PF mira aplicação de R$ 107 milhões da previdência dos servidores de Cajamar no Banco Master; entenda


Banco Master: PF investiga aplicação irregular de R$ 107 milhões da previdência em Cajamar
A Polícia Federal realizou nesta quarta-feira (13) a Operação Off-Balance para investigar supostas irregularidades na aplicação de recursos do Instituto de Previdência Social dos Servidores da cidade de Cajamar (IPSSC), na Grande São Paulo, em fundos podres de alto risco.

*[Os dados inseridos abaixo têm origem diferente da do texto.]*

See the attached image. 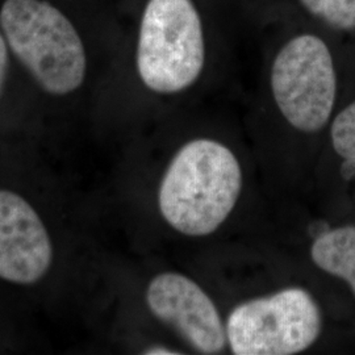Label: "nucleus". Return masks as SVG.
Instances as JSON below:
<instances>
[{"instance_id":"12","label":"nucleus","mask_w":355,"mask_h":355,"mask_svg":"<svg viewBox=\"0 0 355 355\" xmlns=\"http://www.w3.org/2000/svg\"><path fill=\"white\" fill-rule=\"evenodd\" d=\"M7 69H8V44L0 31V96H1L6 76H7Z\"/></svg>"},{"instance_id":"4","label":"nucleus","mask_w":355,"mask_h":355,"mask_svg":"<svg viewBox=\"0 0 355 355\" xmlns=\"http://www.w3.org/2000/svg\"><path fill=\"white\" fill-rule=\"evenodd\" d=\"M0 31L38 85L53 95L79 89L87 73L85 42L71 20L46 0H4Z\"/></svg>"},{"instance_id":"5","label":"nucleus","mask_w":355,"mask_h":355,"mask_svg":"<svg viewBox=\"0 0 355 355\" xmlns=\"http://www.w3.org/2000/svg\"><path fill=\"white\" fill-rule=\"evenodd\" d=\"M225 328L233 354H297L316 343L321 313L309 292L291 287L237 305Z\"/></svg>"},{"instance_id":"7","label":"nucleus","mask_w":355,"mask_h":355,"mask_svg":"<svg viewBox=\"0 0 355 355\" xmlns=\"http://www.w3.org/2000/svg\"><path fill=\"white\" fill-rule=\"evenodd\" d=\"M51 261V237L37 212L20 195L0 190V278L33 284Z\"/></svg>"},{"instance_id":"14","label":"nucleus","mask_w":355,"mask_h":355,"mask_svg":"<svg viewBox=\"0 0 355 355\" xmlns=\"http://www.w3.org/2000/svg\"><path fill=\"white\" fill-rule=\"evenodd\" d=\"M145 354L149 355H173V354H180L179 352H171V349H167V347H162V346H154V347H149Z\"/></svg>"},{"instance_id":"13","label":"nucleus","mask_w":355,"mask_h":355,"mask_svg":"<svg viewBox=\"0 0 355 355\" xmlns=\"http://www.w3.org/2000/svg\"><path fill=\"white\" fill-rule=\"evenodd\" d=\"M341 175L345 180H350L355 177V159H345L341 165Z\"/></svg>"},{"instance_id":"10","label":"nucleus","mask_w":355,"mask_h":355,"mask_svg":"<svg viewBox=\"0 0 355 355\" xmlns=\"http://www.w3.org/2000/svg\"><path fill=\"white\" fill-rule=\"evenodd\" d=\"M330 139L340 157L343 159H355V101L334 117L330 125Z\"/></svg>"},{"instance_id":"11","label":"nucleus","mask_w":355,"mask_h":355,"mask_svg":"<svg viewBox=\"0 0 355 355\" xmlns=\"http://www.w3.org/2000/svg\"><path fill=\"white\" fill-rule=\"evenodd\" d=\"M229 8L252 26H258L275 7L280 0H223Z\"/></svg>"},{"instance_id":"2","label":"nucleus","mask_w":355,"mask_h":355,"mask_svg":"<svg viewBox=\"0 0 355 355\" xmlns=\"http://www.w3.org/2000/svg\"><path fill=\"white\" fill-rule=\"evenodd\" d=\"M257 28L266 35V92L272 111L299 133L322 130L338 92L330 32L282 3Z\"/></svg>"},{"instance_id":"9","label":"nucleus","mask_w":355,"mask_h":355,"mask_svg":"<svg viewBox=\"0 0 355 355\" xmlns=\"http://www.w3.org/2000/svg\"><path fill=\"white\" fill-rule=\"evenodd\" d=\"M330 33H355V0H280Z\"/></svg>"},{"instance_id":"1","label":"nucleus","mask_w":355,"mask_h":355,"mask_svg":"<svg viewBox=\"0 0 355 355\" xmlns=\"http://www.w3.org/2000/svg\"><path fill=\"white\" fill-rule=\"evenodd\" d=\"M237 17L223 0H137L130 46L141 86L161 98L192 92L227 46Z\"/></svg>"},{"instance_id":"6","label":"nucleus","mask_w":355,"mask_h":355,"mask_svg":"<svg viewBox=\"0 0 355 355\" xmlns=\"http://www.w3.org/2000/svg\"><path fill=\"white\" fill-rule=\"evenodd\" d=\"M146 304L158 320L202 354H218L227 343V328L212 299L189 277L162 272L146 290Z\"/></svg>"},{"instance_id":"8","label":"nucleus","mask_w":355,"mask_h":355,"mask_svg":"<svg viewBox=\"0 0 355 355\" xmlns=\"http://www.w3.org/2000/svg\"><path fill=\"white\" fill-rule=\"evenodd\" d=\"M311 257L322 271L346 280L355 295V227L347 225L320 234Z\"/></svg>"},{"instance_id":"3","label":"nucleus","mask_w":355,"mask_h":355,"mask_svg":"<svg viewBox=\"0 0 355 355\" xmlns=\"http://www.w3.org/2000/svg\"><path fill=\"white\" fill-rule=\"evenodd\" d=\"M242 190L241 165L220 141L193 139L174 155L162 178L158 207L179 233H215L233 212Z\"/></svg>"}]
</instances>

Segundo a investigação, cerca de R$ 107 milhões do patrimônio do fundo previdenciário municipal foram direcionados para investimentos considerados de altíssimo risco entre agosto de 2023 e março de 2024.
Desse total, aproximadamente R$ 87 milhões foram aplicados em Letras Financeiras ligadas ao Banco Master, enquanto cerca de R$ 20 milhões foram destinados ao Banco Daycoval.
À época, o prefeito de Cajamar era Danilo Joan, atualmente vice-presidente estadual do PP em São Paulo e pré-candidato a deputado estadual. Ele é ligado ao presidente nacional do partido, Ciro Nogueira, também investigado por favorecer o banco de Daniel Vorcaro.
Apesar disso, o ex-prefeito não é alvo da operação da PF.
A principal suspeita da PF é de gestão temerária dos recursos previdenciários, com possíveis falhas de governança, ausência de análise técnica adequada, deficiência na avaliação de riscos e eventual direcionamento das aplicações financeiras, especialmente em favor do Banco Master.
O ex-prefeito de Cajamar Danilo Joan atualmente é vice-presidente estadual do PP em São Paulo e pré-candidato a deputado estadual
Reprodução/Redes Sociais
O que é investigado?
A investigação apura possíveis irregularidades na gestão de recursos do Regime Próprio de Previdência Social (RPPS) de Cajamar, responsável pela aposentadoria dos servidores municipais.
Segundo a PF, aproximadamente R$ 107 milhões foram aplicados em quatro Letras Financeiras emitidas por dois bancos privados.
Os investigadores suspeitam que as operações tenham ocorrido sem critérios técnicos adequados e com exposição excessiva do patrimônio previdenciário a investimentos de risco.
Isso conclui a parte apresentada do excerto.